А. Лавровскому полковник Маслов предложил в Муроме 18 вопросов по трем пунктам: 1) участвовал ли он в сочинении с Лекторским конституции и нового духовного регламента, предусматривающего введение многоженства; 2) какого рода листочки были присланы ему Лекторским 15 лет назад и куда он их дел? 3) показывал ли ему, Лавровскому, дьякон Канакин письмо, полученное им для прочтения от одного дворового человека, или, по крайней мере, знал ли Лавровский содержание того письма. На первый вопрос Лавровский отвечал, что хотя Лекторский действительно был его приятелем до своего заключения в Суздальский монастырь, но он никогда никаких сочинений с ним не составлял. На второй вопрос Лавровский отвечал, что полученные им письма Лекторского ничего предосудительного не содержали и в свое время он их уничтожил. На последний вопрос Лавровский отвечал, что дьякон Канакин «и писем мне не показывал, и о содержании их не сказывал»[120].

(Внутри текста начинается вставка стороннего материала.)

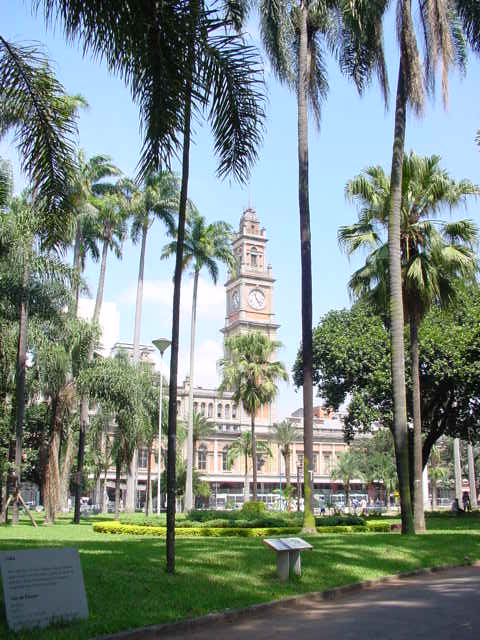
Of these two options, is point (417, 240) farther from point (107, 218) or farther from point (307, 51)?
point (107, 218)

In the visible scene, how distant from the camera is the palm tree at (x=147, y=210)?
37.3 metres

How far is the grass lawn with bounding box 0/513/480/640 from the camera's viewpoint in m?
7.53

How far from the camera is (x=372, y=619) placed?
7984 mm

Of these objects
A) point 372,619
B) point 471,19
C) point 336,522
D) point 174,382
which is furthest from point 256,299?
point 372,619

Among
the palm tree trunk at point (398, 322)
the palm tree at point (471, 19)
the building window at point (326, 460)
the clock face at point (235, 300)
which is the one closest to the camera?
the palm tree at point (471, 19)

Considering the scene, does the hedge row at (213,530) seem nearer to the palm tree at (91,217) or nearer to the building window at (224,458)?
the palm tree at (91,217)

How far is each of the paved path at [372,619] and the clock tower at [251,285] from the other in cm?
8221

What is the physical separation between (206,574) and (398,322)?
9.58 metres

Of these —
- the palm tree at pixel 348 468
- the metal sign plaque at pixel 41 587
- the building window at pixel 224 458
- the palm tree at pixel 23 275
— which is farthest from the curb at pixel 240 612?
the building window at pixel 224 458

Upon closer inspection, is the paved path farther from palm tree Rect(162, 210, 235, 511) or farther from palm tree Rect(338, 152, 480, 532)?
palm tree Rect(162, 210, 235, 511)

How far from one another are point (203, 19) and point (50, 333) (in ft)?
69.0

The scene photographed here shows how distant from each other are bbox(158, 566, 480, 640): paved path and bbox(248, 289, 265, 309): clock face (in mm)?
83456

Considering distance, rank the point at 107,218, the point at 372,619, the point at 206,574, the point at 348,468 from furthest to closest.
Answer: the point at 348,468 → the point at 107,218 → the point at 206,574 → the point at 372,619

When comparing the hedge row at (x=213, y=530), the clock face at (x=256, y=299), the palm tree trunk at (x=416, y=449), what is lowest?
the hedge row at (x=213, y=530)
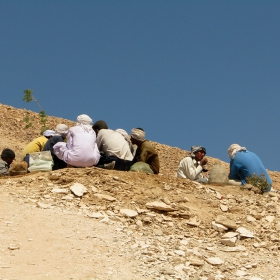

Прошло после допроса полтора месяца. А. Лавровский совсем было успокоился, как вдруг над его головой разразилась новая буря. Утром 3 марта 1831 года к дому священника подкатила повозка с фельдъегерем. Без законных оснований Лавровский был арестован, отвезен в Петербург и заключен в Петропавловскую крепость. Такая же участь постигла и его единомышленников.
26 марта 1831 года комендант Петропавловской крепости Сукин сообщил Бенкендорфу, что он в этот день принял Лавровского и Канакина и посадил их в казематы Невской куртины в особые арестантские камеры. 11 июля туда же был помещен Лекторский. Для увещевательных допросов к арестантам приставили протоиерея Мысловского, того самого, которому поручались декабристы.
В крепости арестованных непрерывно допрашивали. Больше других досталось Лавровскому. В течение целого года ему периодически приходилось отвечать на те же, примерно, вопросы, которые ставились Масловым в Муроме. Однако допросы, как и красноречие Мысловского, не достигли цели. Узники решительно отрицали свою причастность к делу, в котором их обвиняли.
117
Сабуров А. Дело о возмутительных листках в 1830г. «Каторга и ссылка», 1830, кн. 4, стр. 74-94; кн. 5, стр. 24-51; Федосов И. А. Революционное движение в России во второй четверти XIX в М., Соцэкгиз, 1958, стр. 79-84; Гернет М. Н. Указ. соч. Т. 2, стр. 325-332.
118
ЦГАОР, ф. 109, 1 эксп., оп. 5, 1830, д. 284, ч. 1, л . 3 и 111.
119
«Каторга и ссылка», 1930, кн. 5, стр. 37.
120
ЦГАОР, ф. 109, 1 эксп., оп. 5, 1830, д. 284, ч 2, л . 315-315 об.